The audience lasted for merely 1 minute and 58 seconds. On a surface degree, the physician evidently had full control of the interview as evidenced by the entire figure of her utterance units. All in all, the physician had 35 utterance units ( 81.4 % ) while the patient merely had 8 ( 18.6 % ) . Similarly, three frames were identified in the whole continuance of the interview, viz. : interviewing, gynecologic and instructional. Although based on theory, registries accounted for frame displacements, the sorts of registries being little indexs of such displacements. The written text is provided below.
Doctor: Ok so, Emily Fatah Revolutionary Council? Reyes?
Doctor: So ilan taon Ka sodium, Emily?
Doctor: — anong trabaho minute?
Doctor: ( ( sigh ) ) so walang income no?
Doctor: so ngayon Fatah Revolutionary Council na tayo National Aeronautics and Space Administration
Doctor: ( .03 ) papunta na tayo sa nine months, mo no?
Doctor: Kaya mas madalas na yung paninigas, HILAB, contraction,
Doctor: pareho lang ang ibig sabihin
Doctor: kaya kanina diba naramdaman minute yung paninigas?
Doctor: pagka yung mild lang paninigas pwedeng parang..um..mabigat lang naii-
stretch Air National Guard tegument, ganun.
Doctor: Pero kung matindi yung paninigas puwedeng masakit, as in matindi sodium
( ( xxx ) ) tinigas, pero hin: : : di ang pinapakiramdaman doon, Hindi yung tuwing
masakit pero tuwing paninigas
Doctor: Mga ilang segundo lang ito, pinakamatagal na yung isang minuto yung
Doctor: Then, after that lalambot na ang tiyan minute,
Doctor: so titigas sya uli.
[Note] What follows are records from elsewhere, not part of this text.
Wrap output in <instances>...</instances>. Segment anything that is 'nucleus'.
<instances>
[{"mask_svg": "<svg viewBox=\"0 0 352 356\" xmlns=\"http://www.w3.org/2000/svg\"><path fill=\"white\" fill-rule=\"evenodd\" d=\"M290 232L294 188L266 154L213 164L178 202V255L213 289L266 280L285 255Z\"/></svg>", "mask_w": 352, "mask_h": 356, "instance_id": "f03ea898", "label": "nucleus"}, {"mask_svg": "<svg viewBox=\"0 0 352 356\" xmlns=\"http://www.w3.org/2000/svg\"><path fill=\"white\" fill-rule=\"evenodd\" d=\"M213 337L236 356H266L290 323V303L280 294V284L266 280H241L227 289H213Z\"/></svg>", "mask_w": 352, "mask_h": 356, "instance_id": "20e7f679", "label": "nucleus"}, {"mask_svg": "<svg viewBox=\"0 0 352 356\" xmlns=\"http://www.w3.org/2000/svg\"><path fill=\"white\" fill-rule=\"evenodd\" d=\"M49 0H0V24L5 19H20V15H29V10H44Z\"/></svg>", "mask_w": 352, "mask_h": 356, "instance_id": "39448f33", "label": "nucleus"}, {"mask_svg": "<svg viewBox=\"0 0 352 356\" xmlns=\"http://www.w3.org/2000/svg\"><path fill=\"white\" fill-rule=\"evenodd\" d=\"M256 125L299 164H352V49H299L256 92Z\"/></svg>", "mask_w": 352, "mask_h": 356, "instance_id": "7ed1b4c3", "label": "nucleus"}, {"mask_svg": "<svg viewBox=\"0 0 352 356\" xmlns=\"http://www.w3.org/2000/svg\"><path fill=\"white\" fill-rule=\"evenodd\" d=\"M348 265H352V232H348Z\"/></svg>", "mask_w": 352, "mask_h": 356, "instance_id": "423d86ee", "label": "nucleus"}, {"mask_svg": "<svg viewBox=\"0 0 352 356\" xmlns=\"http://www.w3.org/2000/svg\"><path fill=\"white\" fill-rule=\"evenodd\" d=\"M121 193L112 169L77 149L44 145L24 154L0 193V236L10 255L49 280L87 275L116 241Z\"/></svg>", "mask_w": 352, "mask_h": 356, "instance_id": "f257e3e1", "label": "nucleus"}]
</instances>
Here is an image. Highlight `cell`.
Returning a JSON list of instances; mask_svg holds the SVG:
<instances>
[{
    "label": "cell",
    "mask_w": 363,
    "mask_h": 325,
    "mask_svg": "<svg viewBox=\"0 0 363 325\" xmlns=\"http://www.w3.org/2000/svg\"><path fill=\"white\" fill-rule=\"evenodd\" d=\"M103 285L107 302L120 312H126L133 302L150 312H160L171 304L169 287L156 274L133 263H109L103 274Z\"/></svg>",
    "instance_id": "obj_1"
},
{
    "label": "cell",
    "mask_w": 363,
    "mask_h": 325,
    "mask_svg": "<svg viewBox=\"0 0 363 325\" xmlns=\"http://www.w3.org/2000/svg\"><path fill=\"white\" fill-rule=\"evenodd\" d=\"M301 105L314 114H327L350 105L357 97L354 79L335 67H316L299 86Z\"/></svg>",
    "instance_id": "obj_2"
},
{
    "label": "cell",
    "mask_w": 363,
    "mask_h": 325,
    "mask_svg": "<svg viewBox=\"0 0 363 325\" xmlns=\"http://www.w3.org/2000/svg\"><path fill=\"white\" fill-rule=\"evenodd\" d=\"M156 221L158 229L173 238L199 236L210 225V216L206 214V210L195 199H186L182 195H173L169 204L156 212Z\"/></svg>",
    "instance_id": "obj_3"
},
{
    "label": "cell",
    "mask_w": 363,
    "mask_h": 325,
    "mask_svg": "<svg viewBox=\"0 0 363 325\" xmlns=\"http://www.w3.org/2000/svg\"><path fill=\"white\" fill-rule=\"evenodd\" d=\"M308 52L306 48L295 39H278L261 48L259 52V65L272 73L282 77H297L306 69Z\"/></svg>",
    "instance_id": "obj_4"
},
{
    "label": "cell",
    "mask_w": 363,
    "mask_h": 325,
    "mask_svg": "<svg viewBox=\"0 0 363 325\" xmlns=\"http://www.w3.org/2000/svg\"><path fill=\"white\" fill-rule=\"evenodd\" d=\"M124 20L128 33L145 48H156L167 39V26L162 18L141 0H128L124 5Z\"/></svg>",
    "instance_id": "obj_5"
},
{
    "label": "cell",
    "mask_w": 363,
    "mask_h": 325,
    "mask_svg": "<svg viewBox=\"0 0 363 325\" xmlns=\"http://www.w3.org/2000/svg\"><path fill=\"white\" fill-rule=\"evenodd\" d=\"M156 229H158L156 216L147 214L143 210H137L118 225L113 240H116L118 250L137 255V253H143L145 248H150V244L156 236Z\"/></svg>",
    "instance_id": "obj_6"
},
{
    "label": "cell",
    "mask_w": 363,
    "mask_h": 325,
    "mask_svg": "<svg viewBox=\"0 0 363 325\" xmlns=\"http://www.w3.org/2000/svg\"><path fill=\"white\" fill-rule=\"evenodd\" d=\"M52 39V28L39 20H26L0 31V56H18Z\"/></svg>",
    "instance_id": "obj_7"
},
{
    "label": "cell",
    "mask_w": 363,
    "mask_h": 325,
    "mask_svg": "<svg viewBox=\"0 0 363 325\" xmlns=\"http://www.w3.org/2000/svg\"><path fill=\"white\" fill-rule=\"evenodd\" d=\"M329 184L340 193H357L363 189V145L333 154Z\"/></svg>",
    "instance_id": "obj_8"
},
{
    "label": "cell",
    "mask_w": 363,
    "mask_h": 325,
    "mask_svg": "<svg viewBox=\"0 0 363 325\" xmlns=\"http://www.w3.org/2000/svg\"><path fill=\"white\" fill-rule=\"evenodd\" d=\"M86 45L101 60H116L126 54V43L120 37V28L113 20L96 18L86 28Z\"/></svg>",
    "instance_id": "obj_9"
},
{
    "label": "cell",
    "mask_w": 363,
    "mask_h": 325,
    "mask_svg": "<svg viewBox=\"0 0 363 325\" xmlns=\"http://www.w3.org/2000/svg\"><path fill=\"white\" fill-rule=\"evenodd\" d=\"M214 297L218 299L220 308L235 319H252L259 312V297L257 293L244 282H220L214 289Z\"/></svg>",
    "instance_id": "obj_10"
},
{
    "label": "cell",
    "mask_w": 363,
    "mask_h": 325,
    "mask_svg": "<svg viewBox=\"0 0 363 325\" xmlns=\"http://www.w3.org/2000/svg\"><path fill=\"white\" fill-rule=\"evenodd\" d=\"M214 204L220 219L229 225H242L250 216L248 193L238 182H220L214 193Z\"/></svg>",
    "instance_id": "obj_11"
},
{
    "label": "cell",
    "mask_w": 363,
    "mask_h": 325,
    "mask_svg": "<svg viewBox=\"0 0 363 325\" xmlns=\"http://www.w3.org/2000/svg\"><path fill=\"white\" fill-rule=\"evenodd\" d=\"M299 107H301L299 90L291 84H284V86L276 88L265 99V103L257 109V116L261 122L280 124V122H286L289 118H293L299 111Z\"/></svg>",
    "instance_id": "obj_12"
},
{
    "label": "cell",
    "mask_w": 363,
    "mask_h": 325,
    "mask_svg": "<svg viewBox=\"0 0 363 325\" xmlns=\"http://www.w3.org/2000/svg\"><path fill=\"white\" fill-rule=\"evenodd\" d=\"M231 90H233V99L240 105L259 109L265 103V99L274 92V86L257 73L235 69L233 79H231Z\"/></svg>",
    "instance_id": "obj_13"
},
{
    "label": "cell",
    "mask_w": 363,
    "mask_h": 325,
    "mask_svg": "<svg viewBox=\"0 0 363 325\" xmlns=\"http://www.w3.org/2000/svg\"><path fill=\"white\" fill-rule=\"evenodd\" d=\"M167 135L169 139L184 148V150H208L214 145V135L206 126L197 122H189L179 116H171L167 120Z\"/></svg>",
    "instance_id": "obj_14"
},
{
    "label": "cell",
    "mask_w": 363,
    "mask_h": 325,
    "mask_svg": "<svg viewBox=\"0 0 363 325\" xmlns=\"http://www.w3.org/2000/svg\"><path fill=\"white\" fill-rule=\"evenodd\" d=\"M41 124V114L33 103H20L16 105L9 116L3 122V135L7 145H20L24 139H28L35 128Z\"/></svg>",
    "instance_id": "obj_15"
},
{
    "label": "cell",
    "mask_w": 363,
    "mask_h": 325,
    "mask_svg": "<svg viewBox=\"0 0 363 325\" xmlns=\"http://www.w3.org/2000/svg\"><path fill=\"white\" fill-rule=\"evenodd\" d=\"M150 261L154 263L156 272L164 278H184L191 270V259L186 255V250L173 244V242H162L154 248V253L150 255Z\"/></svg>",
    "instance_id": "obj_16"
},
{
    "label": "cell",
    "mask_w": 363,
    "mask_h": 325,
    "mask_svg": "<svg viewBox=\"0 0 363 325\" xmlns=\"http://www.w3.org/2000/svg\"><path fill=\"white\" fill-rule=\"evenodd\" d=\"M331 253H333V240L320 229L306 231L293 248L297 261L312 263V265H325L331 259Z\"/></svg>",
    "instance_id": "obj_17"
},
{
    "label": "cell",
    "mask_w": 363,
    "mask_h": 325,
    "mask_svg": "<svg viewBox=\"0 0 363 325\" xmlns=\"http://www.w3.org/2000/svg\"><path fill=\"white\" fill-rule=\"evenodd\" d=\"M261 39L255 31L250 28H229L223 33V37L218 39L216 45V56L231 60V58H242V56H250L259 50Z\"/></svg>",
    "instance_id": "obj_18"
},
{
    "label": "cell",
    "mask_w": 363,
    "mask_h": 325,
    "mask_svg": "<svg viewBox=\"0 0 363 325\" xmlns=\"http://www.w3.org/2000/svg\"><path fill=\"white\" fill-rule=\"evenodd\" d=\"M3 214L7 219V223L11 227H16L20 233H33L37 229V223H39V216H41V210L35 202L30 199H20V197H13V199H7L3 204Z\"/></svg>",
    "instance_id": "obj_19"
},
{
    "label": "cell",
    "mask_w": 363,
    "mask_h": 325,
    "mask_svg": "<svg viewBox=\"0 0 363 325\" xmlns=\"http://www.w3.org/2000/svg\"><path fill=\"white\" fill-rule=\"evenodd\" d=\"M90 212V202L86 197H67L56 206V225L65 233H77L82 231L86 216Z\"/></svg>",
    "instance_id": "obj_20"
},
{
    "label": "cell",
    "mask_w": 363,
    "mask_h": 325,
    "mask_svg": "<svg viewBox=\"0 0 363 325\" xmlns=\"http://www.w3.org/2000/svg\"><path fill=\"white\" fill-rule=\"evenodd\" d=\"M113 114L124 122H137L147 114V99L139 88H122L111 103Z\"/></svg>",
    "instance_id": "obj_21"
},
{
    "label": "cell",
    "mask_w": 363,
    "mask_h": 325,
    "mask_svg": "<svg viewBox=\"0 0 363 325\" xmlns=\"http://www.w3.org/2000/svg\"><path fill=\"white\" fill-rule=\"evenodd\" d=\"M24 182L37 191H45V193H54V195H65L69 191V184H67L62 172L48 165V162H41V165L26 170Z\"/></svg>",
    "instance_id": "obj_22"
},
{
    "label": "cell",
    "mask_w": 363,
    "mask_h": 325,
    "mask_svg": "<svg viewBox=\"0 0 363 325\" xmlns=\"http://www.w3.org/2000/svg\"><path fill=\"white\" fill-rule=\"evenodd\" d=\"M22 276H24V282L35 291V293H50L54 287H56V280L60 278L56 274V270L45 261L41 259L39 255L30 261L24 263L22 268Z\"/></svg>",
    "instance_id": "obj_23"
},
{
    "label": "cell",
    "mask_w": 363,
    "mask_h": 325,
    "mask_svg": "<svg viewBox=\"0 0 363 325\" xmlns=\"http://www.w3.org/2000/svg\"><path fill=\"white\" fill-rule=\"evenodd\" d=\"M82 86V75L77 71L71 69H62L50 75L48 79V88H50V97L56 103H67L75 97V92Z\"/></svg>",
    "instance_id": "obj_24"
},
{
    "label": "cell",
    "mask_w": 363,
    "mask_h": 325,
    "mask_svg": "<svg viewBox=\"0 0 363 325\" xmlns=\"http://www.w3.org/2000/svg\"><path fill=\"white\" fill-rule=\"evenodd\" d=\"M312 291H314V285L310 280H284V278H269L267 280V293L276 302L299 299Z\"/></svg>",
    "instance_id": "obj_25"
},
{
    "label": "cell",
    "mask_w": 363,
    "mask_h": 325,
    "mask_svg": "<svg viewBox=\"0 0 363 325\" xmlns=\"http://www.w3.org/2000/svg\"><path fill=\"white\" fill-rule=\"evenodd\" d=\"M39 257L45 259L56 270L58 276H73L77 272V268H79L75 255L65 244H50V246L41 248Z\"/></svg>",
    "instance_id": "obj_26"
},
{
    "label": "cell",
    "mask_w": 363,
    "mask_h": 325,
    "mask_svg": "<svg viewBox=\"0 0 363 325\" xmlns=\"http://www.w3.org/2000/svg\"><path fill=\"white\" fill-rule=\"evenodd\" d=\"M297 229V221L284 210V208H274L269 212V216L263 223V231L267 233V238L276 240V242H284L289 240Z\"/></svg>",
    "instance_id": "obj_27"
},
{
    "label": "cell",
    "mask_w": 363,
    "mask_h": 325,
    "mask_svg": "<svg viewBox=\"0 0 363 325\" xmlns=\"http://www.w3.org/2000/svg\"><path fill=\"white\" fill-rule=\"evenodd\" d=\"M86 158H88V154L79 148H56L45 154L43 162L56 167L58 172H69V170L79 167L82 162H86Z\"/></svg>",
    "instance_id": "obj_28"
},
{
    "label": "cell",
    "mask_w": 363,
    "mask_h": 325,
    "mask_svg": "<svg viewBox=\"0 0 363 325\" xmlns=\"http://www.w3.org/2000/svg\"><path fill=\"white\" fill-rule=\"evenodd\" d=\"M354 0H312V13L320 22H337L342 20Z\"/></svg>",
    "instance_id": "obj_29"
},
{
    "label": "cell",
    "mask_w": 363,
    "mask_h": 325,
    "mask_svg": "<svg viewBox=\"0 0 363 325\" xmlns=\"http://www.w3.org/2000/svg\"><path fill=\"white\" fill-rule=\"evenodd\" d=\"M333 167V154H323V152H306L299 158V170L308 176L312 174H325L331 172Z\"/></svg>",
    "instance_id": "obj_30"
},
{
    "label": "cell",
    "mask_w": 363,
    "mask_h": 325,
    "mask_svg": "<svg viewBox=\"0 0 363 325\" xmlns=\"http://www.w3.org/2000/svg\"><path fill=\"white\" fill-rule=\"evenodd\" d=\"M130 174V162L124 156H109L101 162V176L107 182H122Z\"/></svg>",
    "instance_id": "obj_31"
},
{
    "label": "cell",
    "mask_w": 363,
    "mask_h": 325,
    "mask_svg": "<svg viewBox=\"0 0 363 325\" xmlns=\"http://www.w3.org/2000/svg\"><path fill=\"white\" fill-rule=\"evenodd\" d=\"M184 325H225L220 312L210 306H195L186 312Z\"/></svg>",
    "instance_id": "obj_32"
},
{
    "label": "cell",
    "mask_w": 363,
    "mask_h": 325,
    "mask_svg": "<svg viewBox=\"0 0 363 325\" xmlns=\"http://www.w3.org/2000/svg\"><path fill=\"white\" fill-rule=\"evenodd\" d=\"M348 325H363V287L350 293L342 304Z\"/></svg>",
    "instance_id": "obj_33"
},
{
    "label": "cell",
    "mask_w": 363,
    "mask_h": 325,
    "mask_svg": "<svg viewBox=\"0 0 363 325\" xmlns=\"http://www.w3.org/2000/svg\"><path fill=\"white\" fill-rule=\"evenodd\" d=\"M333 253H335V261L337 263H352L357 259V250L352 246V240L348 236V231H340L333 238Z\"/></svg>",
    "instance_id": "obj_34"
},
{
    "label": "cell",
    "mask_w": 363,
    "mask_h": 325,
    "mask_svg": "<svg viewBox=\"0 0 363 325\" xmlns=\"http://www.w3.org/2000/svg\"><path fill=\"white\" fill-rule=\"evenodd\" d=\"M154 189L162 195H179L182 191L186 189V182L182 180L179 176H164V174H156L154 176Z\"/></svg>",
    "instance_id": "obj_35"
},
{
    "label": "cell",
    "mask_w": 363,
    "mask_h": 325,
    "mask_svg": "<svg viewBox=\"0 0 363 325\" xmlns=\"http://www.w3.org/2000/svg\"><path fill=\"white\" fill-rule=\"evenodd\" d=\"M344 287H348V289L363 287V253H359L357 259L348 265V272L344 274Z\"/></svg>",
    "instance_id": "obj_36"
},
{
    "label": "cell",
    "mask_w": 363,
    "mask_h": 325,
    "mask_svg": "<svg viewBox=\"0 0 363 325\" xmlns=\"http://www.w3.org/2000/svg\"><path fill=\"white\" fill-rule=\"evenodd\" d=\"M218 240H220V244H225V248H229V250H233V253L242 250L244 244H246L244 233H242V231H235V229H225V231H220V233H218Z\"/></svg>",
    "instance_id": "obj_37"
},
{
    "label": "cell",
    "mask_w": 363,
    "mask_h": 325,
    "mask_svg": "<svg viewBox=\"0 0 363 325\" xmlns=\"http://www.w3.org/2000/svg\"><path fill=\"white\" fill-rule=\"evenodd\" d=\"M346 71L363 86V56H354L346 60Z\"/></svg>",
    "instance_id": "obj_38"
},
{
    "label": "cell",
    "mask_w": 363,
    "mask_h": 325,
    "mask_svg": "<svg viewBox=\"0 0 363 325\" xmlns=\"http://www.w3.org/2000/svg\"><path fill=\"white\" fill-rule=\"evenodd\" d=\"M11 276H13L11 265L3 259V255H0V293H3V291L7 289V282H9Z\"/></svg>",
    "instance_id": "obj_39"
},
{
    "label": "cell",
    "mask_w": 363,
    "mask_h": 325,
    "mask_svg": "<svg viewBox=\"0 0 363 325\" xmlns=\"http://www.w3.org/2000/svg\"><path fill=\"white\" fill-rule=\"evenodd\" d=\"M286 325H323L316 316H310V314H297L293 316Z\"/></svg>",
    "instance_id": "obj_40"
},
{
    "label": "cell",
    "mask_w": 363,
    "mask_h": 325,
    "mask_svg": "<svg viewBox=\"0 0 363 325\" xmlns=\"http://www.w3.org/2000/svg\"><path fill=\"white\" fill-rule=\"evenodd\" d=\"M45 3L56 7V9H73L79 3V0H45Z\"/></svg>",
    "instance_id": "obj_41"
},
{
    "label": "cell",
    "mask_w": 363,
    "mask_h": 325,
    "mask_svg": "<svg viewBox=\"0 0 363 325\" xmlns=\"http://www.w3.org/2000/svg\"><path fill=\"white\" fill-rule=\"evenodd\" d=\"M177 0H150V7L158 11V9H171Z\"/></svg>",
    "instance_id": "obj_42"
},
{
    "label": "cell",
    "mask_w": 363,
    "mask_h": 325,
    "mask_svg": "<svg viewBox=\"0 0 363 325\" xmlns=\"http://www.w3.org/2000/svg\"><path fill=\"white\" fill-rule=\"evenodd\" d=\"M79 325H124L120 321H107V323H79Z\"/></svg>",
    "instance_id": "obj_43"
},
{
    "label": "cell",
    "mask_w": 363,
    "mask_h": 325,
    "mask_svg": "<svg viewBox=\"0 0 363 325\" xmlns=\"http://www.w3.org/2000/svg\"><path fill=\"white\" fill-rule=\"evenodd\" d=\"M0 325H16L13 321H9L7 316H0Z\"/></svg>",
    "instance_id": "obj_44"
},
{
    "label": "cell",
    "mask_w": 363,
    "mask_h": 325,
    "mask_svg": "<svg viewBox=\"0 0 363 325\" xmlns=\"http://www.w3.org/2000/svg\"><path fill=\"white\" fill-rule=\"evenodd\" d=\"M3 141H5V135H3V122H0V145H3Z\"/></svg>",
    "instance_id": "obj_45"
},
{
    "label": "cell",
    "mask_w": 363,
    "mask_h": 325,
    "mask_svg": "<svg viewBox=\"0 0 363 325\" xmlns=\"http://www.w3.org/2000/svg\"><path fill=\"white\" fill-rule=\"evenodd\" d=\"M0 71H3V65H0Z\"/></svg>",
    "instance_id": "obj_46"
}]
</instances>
Kaya yun ang isang mark ng labour no
Doctor: o kaya may dugong lumabas SA iyo O kaya pumutok Air National Guard panubigan minute
Doctor: yung tubig Hindi Ka naman umiihi pero panay Air National Guard agos ng tubig hanggang
paanan minute ibig sabihin pumutok na Air National Guard panubigan
Doctor: So isa lang SA tatlong ito, either paninigas ng tyan O kaya dugo o tubig isa
SA talong yan, PUMASOK ka sodium.
Doctor: Diretson ka sa bringing room.
Doctor: Pagdating minute SAs loob may isang doktorang e-eksamin
Doctor: Pagka-examine..uh..tatawagan nila ako
Doctor: yun SA pag/sa assessment namin nagle-labor Ka, so ia-advice KO na ipa-
admit Kas na
Doctor: Pero kung Hindu naman -so pauwiin Ka rin namin
Doctor: Ganun lang yun, no
However, this still verifies that frames can be signaled through the different registries employed to accommodate both audience and scene. In this instance, cognizing for a fact that the patient was a homemaker, the physician refrained from doing usage of medical slangs which would do it hard for the patient to follow what she was depicting ( which was really important for the patient to cognize in order for her to find if her contractions are declarative of impending labour ) . There was one case though were the physician made usage of “ aˆ¦.naka left-lateralaˆ¦ ” which she failed to lucubrate or explicate in simpler footings to the female parent.
Doctor: Kaya kailangan lang pakiramdaman minute
Doctor: Then, pero? Huwag minute dad pealing kalimutan yung/pakiramdaman
minute dad rin galaw
Emily: galaw ngaˆ¦uhuh
Doctor: ng babe yung naka-left sidelong
Doctor: Then uminom ng maraming tubig
This was besides observed in the survey of Tannen and Wallat ( 1982 ) where the physician addressed the kid by stating “ aˆ¦No. There ‘s nil in at that place. Is your spleen tangible over there? ” and the kid surprisingly said no ( p.210 ) . On the other manus, the patient in this pilot survey ne’er made any move at all to clear up what the physician meant by left-lateral.
In footings of displacements in frames, topical alterations significantly signaled the frame displacements compared with registries. The observations made in this pilot survey have shown that the happening of all the frames in the principal ( questioning, gynecologic, and directing frames ) were doctor-initiated.